The fact that digital wallets and exchanges are highly susceptible to hacking and theft, cryptocurrency ETFs will have more security in terms of the custodian that supports the ETF. Also, there are cases where the fund insures the held digital tokens; thus, one is able to recover his/her stake in the case of any complications.
Additionally, ETFs allow investors to track multiple cryptocurrencies at once. Currently, if you wanted to own different digital tokens as an individual, you would have to hold multiple digital wallets and accounts across various digital currency exchanges. This would be very cumbersome and expensive. On the flip side, ETFs will allow investors to track multiple cryptocurrencies without having to manage each one of the volatile cryptos.
History of ETFs
Cryptocurrency ETFs have had an issue with the U.S. Securities and Exchange Commission (SEC) to date in the development of the platforms. There’s been a fair bit of media coverage throughout 2017 and 2018 focused on the efforts of multiple ETF providers to get SEC to green-light their proposals for a crypto-based ETF. SEC emphasizes security, market volatility, and manipulation as well as the protection of the investor’s interests as part of the main reasons in approving ETFs.
The first rejection occurred in 2017 when the first application of a Bitcoin ETF proposed by the Winklevoss twins was rejected on the basis of the lack of regulation for Bitcoin. Efforts from SEC Commissioner Hester Pierce ‘Crypto Mum’ to approve it were futile. She had published a letter of dissent disagreeing with her colleagues on the disapproval of the Bitcoin ETF in question.
Several other ETFs have been put forth, including last year’s rejection order for Bitwise Asset Management’s bitcoin ETF proposal, but the SEC rejected them on the same grounds. The SEC is still turning down proposals from different applicants to date.
The most current incident happened in late February, where SEC disapproved of Wilshire Phoenix’s bid for a bitcoin-based exchange-traded fund. Our Crypto mum published yet another letter of dissent to the agency on the matter. Many crypto enthusiasts believe that she could cause the final push that the SEC needs to allow a cryptocurrency ETF to run on a U.S. exchange.

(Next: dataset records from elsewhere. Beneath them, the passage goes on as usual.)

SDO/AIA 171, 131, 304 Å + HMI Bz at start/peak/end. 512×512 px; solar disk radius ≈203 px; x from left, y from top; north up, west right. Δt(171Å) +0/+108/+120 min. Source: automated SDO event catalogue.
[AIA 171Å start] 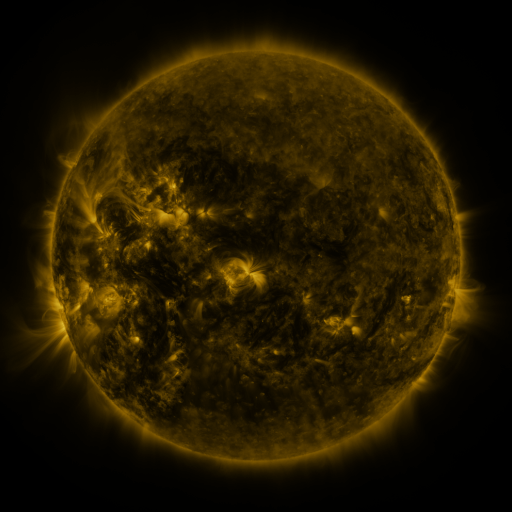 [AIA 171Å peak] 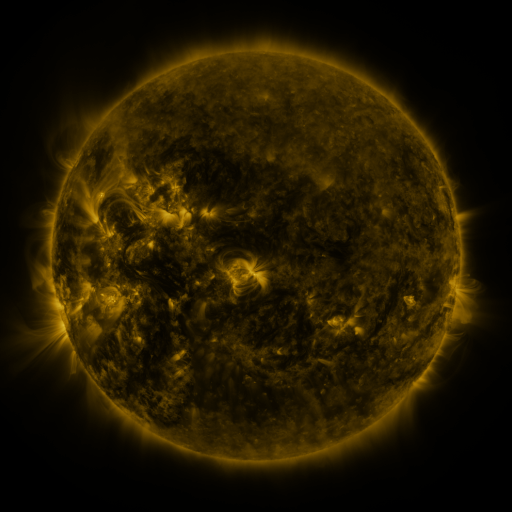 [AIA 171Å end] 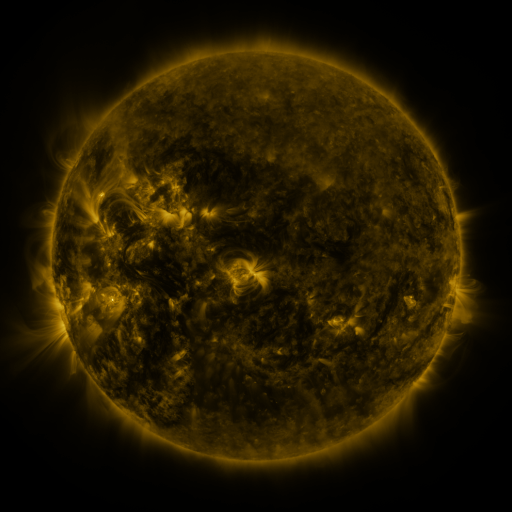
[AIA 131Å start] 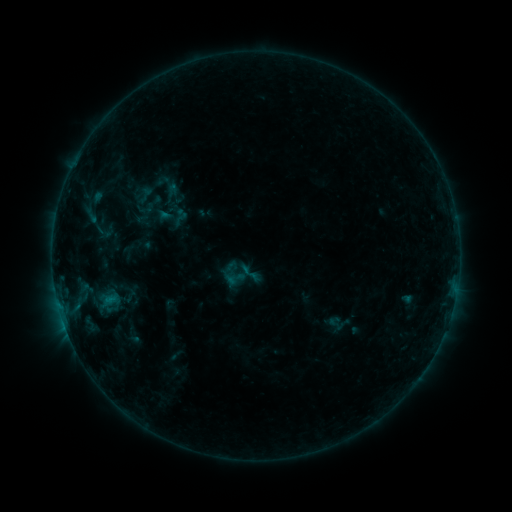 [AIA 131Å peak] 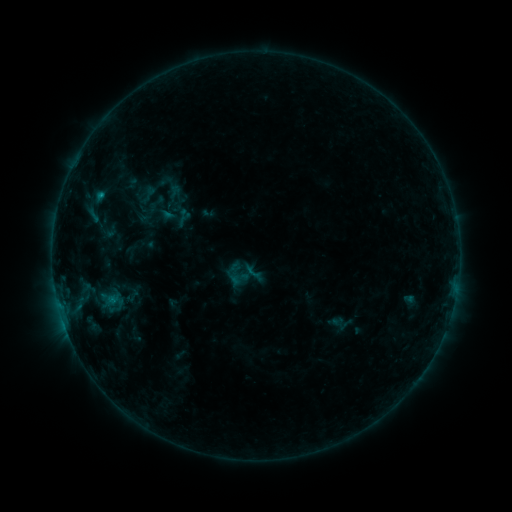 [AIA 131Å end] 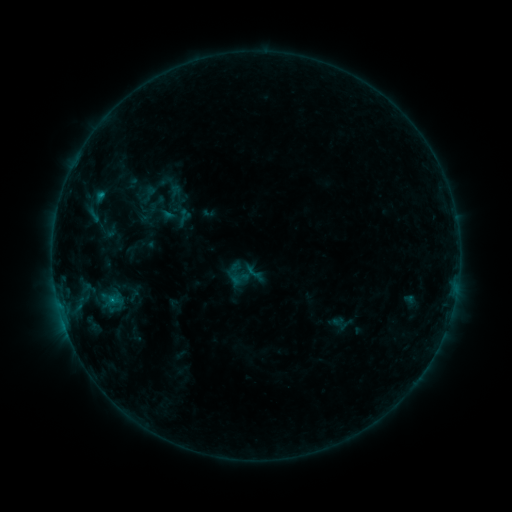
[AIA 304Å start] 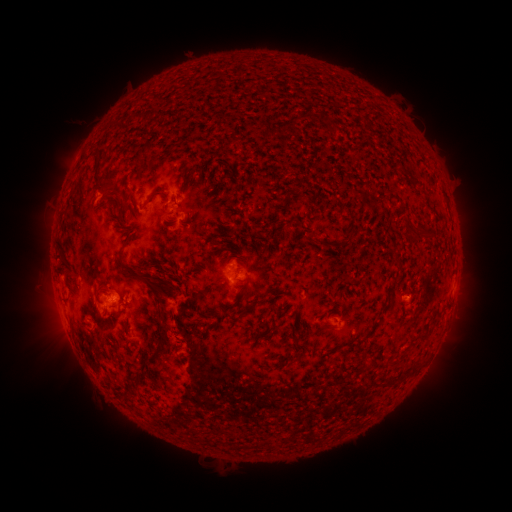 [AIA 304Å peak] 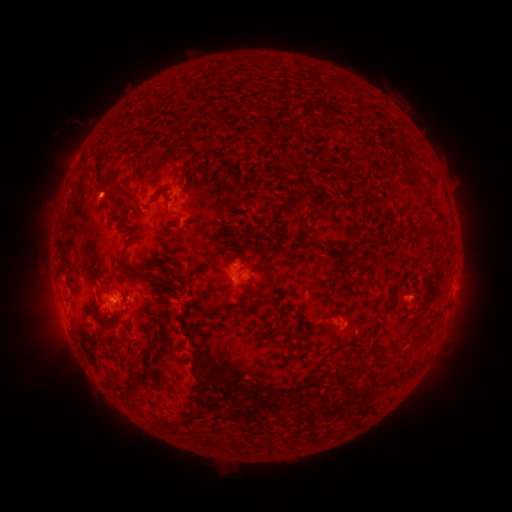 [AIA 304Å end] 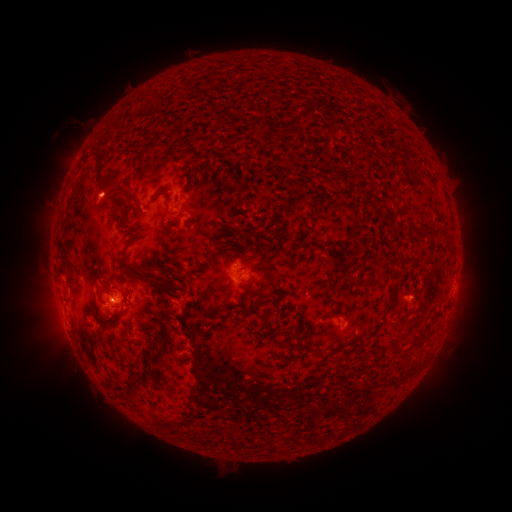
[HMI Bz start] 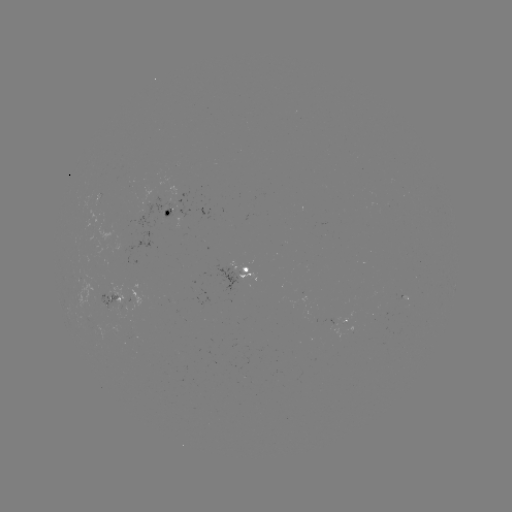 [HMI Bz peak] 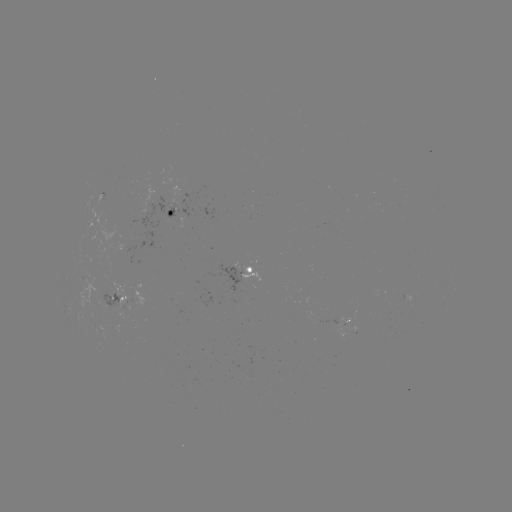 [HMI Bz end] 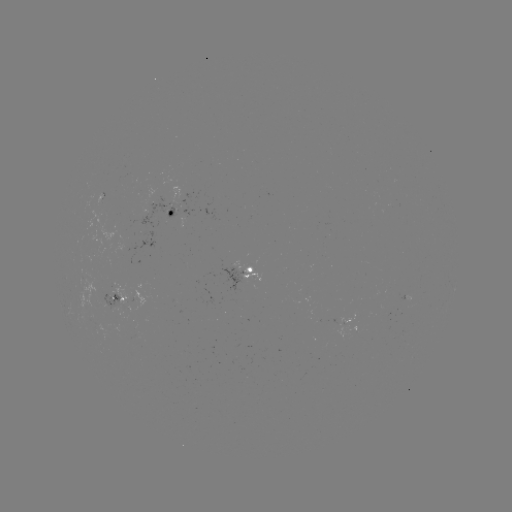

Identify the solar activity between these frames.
emerging-flux region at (121, 302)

If the SEC decides to launch a crypto ETF in the U.S., it would be a step forward in cryptocurrency’s battle for widespread adoption. Although the approval of one might take some more time, a properly regulated and professionally managed ETF could represent a safer option for investors concerned about the risks of buying digital currency. Also, it could help bridge the gap between the world of crypto exchanges and more traditional investment tools.
Closing Thoughts
Cryptocurrency ETFs have both been controversial throughout its history and has also been popular in the crypto community. Nevertheless, the U.S. Security and Exchange Commission have not given it a second thought. Even a good amount of efforts from several influential people in the industry to get SEC to approve the crypto-based ETF proposals have turned unsuccessful.
The approval of a cryptocurrency ETF would definitely boost the markets and remove the constraints we are bounded by. It could also be a big step towards global adoption, because investors waiting on the sidelines will feel safe to invest with the regulations in place.